— TEXT SHOWN —
=== Section Start ===

The Ninth Circuit has not specifically addressed whether, in a case involving a delegation clause, a minor's disaffirmance defense is a question for the court or for the arbitrator. But other U.S. Courts of Appeals have concluded that such a defense is subject to an arbitrator's determination.
In K.F.C. v. Snap Inc., 29 F.4th 835 (7th Cir. 2022), the Seventh Circuit determined that a minor's disaffirmance defense was for the arbitrator to resolve. Id. at 837-38. The Seventh Circuit determined that under both California and Illinois law, contracts entered into by children are voidable; but that does not mean “that they must be ignored, no matter what.” Id. at 837. Instead, such contracts may be ratified. Id. The court held that “[a]s long as state law permits a child to ratify a contract, youth must be a defense rather than an obstacle to a contract's formation, and as a defense it goes to the arbitrator.” Id. at 838.

=== Section End ===

— GIVEN DATA —
=== Section Start ===

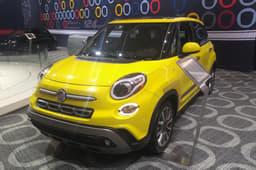 A special edition Fiat 500e.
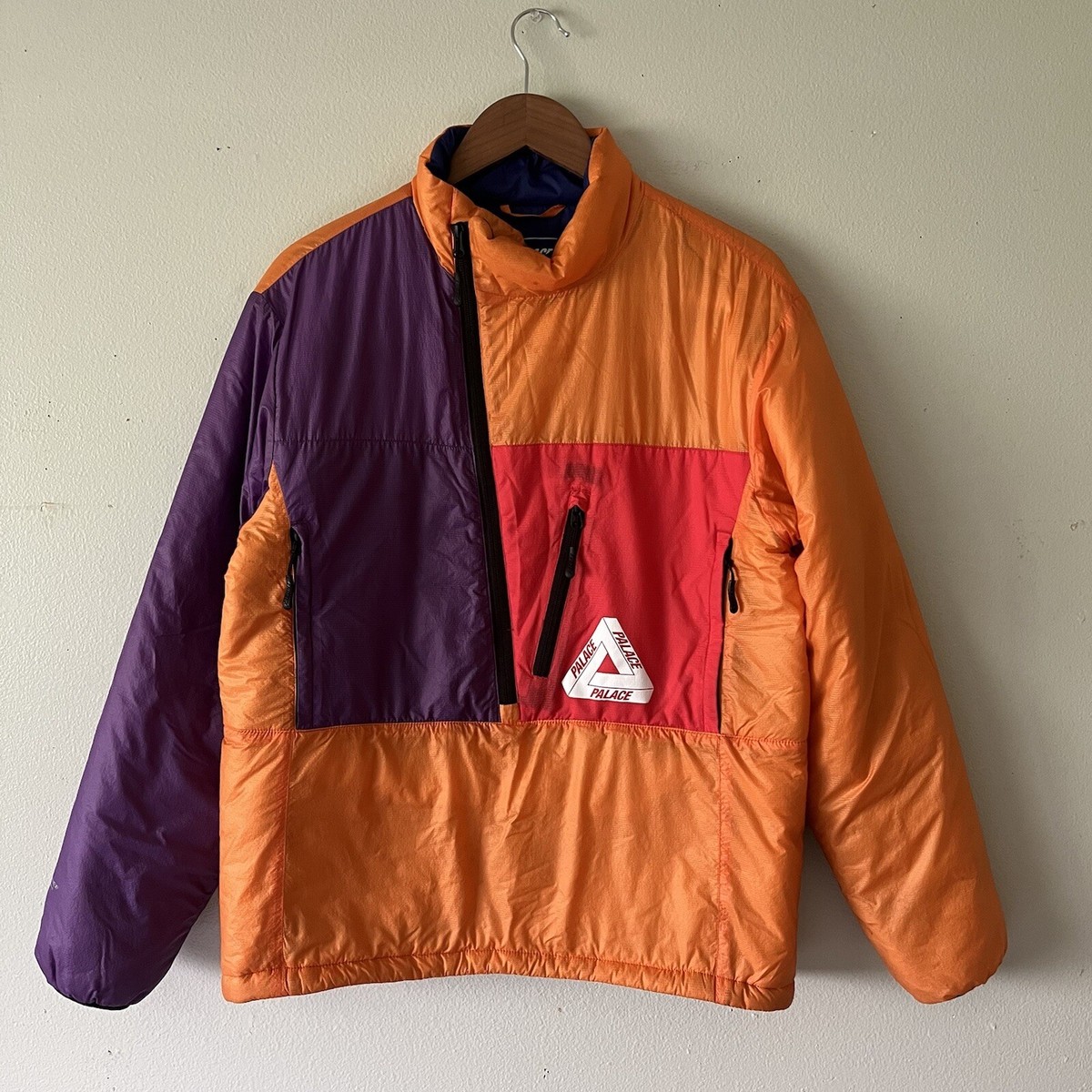 Palace P-Tex Jacket Orange Small Authentic | eBay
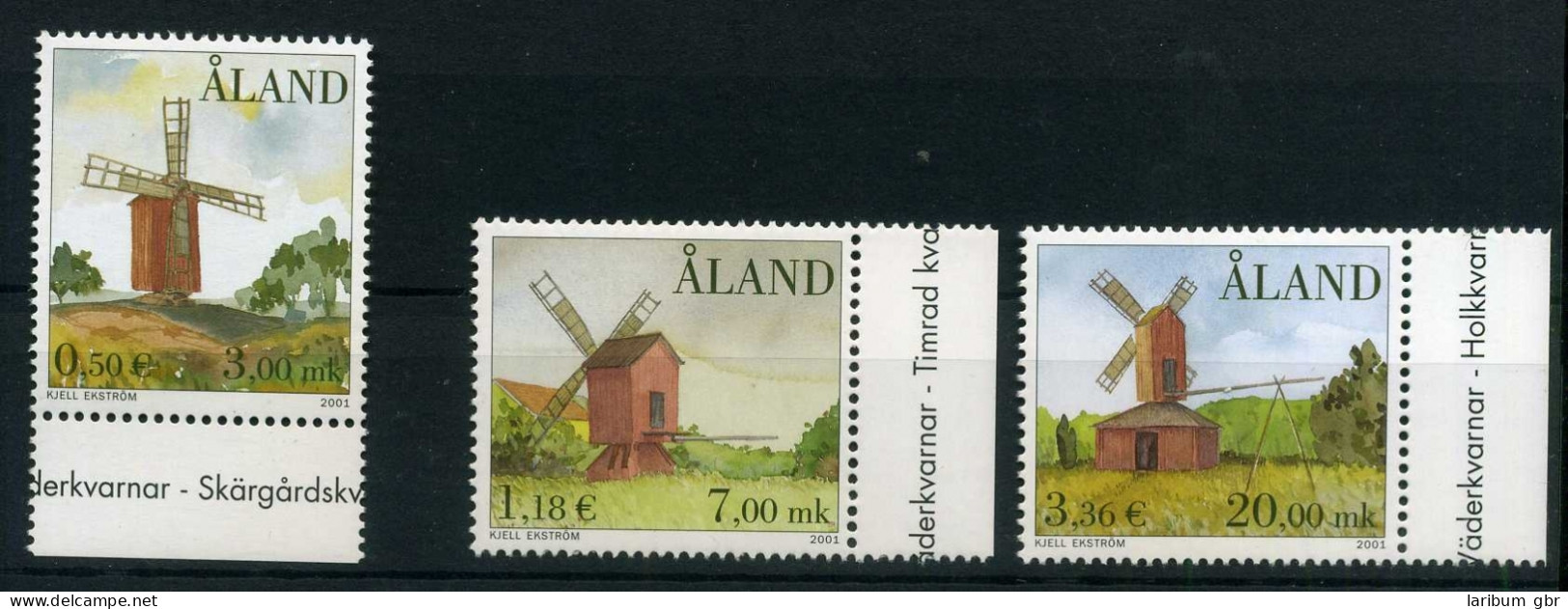 Aland 192-194 Postfrisch Windmühlen #IM461 - Ålandinseln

=== Section End ===

— BRIEF —
Decide whether each statement agrees with the passage on a minor's disaffirmance defense: (a) The Ninth Circuit has specifically ruled on whether a minor's disaffirmance defense is for the court or the arbitrator when there is a delegation clause. (b) The Seventh Circuit found that, under California and Illinois law, contracts entered into by children are voidable. (c) The Seventh Circuit held that youth is an obstacle to a contract's formation. For each, answer yes or no and quote the words of the passage that decide it.

— WRITTEN RESPONSE —
(a) No: "The Ninth Circuit has not specifically addressed whether, in a case involving a delegation clause, a minor's disaffirmance defense is a question for the court or for the arbitrator."
(b) Yes: "under both California and Illinois law, contracts entered into by children are voidable"
(c) No: "youth must be a defense rather than an obstacle to a contract's formation"